* [課題 1]:
インタビュー記事について、次の三つに答えること。
(a) 映画化の際に出演したのは誰と誰か。
(b) 井浦さんは20代の頃、何として活躍していたか。
(c) 本作は小説として何冊目か。
* [課題 2]: インタビュー記事を最後の問いから引き継ぎ、大木さんの答えとして続きを書くこと。

* [掲載文]:
○ ○ ○ ○ ○

大木:『人生に詰んだ元アイドル〜』が映画化されたときに、深川麻衣さんと井浦新さんが出演してくださったんですが、お二人の人柄に触れたことが大きかったですね。深川さんは元乃木坂46のメンバーですし、井浦さんも20代の頃モデルとしてご活躍されていました。でもお二人とも、今は多くの人がご存じのように一人の俳優として、素晴らしいお仕事をされていて。映画の撮影現場に伺った際も、すごく真摯(しんし)にお芝居に向き合っていました。

 その姿を間近で見たとき、「今、第一線で活躍している人たちも、私と同じように過去と向き合いながら生きてるんじゃないか」と気付いたんです。

 気持ちが変わったのはそこからですね。「もう私小説が映画にもなったんだから、元アイドルでもいいじゃん!」って(笑)。それまでは「元アイドル」って言われるのが嫌で悩みまくっていたんですが、そこからは吹っ切れました。最初からそう思えていたわけじゃなくて、ものすごく葛藤したからこそ、今は平気になったんだと思います。

――悩んだからこそ、今の強さにつながったんですね。本作で著作としては4冊目、小説としては2冊目となりましたが、今後の活動について目指すことを教えてください。

○ ○ ○ ○ ○

* [元データ]:
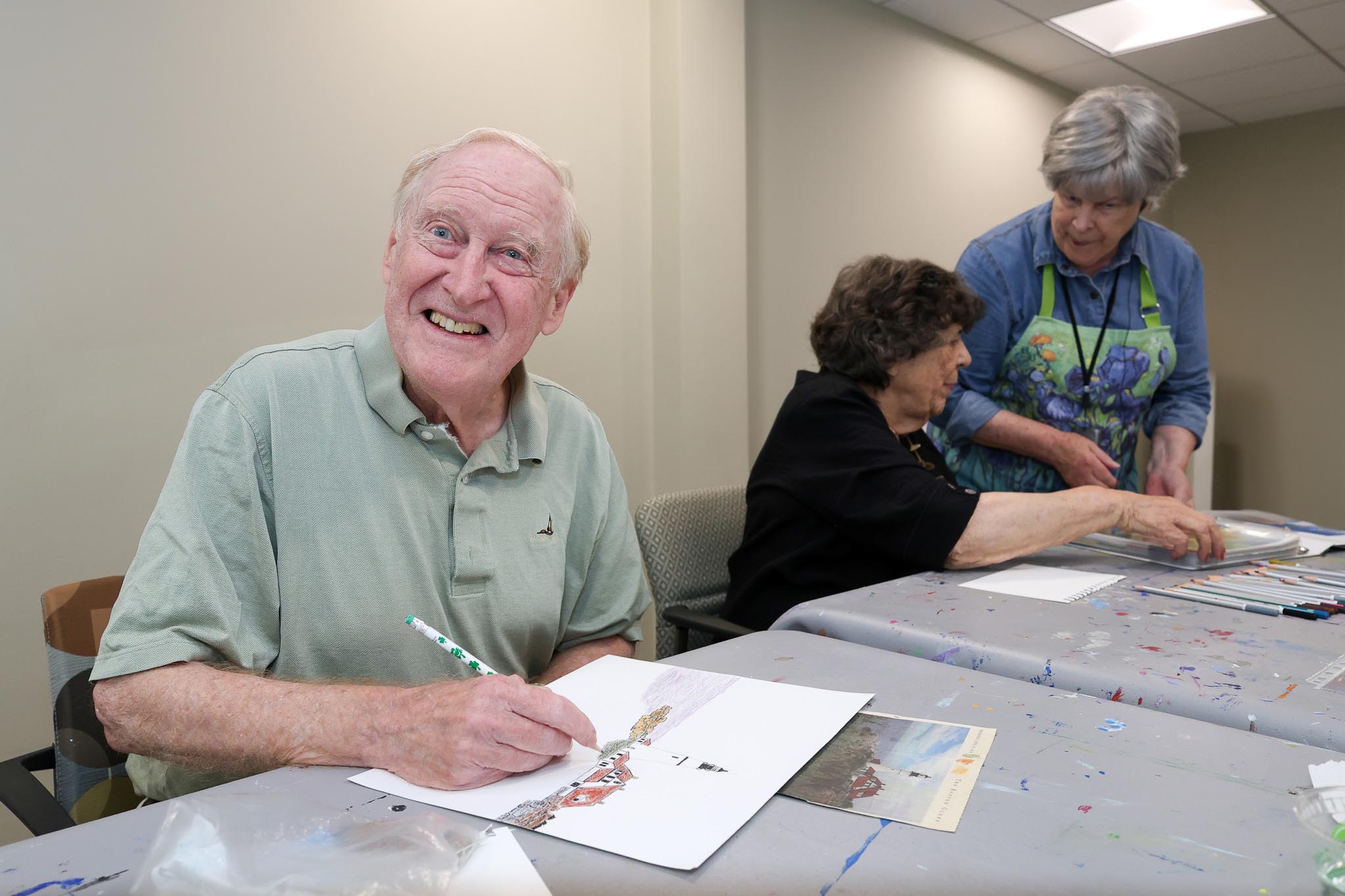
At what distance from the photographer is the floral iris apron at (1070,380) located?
2170mm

○ ○ ○ ○ ○

* [想定回答 1]:
(a) 深川麻衣さんと井浦新さん
(b) モデル
(c) 2冊目

* [想定回答 2]:
大木:「本をいろんな人に読んでほしい」って言うべきなのかもしれませんが、本音を言うと、私はやっぱり、生きづらさを抱えている人に届いてほしいと思っています。20代の頃から「元アイドル」という経験から色々なことを感じたり、女性だからといった理由で理不尽な扱いを受けたりすることもありました。

 だからこそ、同じように生きづらさを感じている人たちに、少しでも寄り添えるような作品を書いていきたいと思っています。私の本を読んだからといって、完全に元気になるわけじゃないし、完全に生きづらさがなくなるわけじゃないかもしれない。でも、明日をちょっとだけ頑張ってみようかなって思えるような本を書いていきたいですね。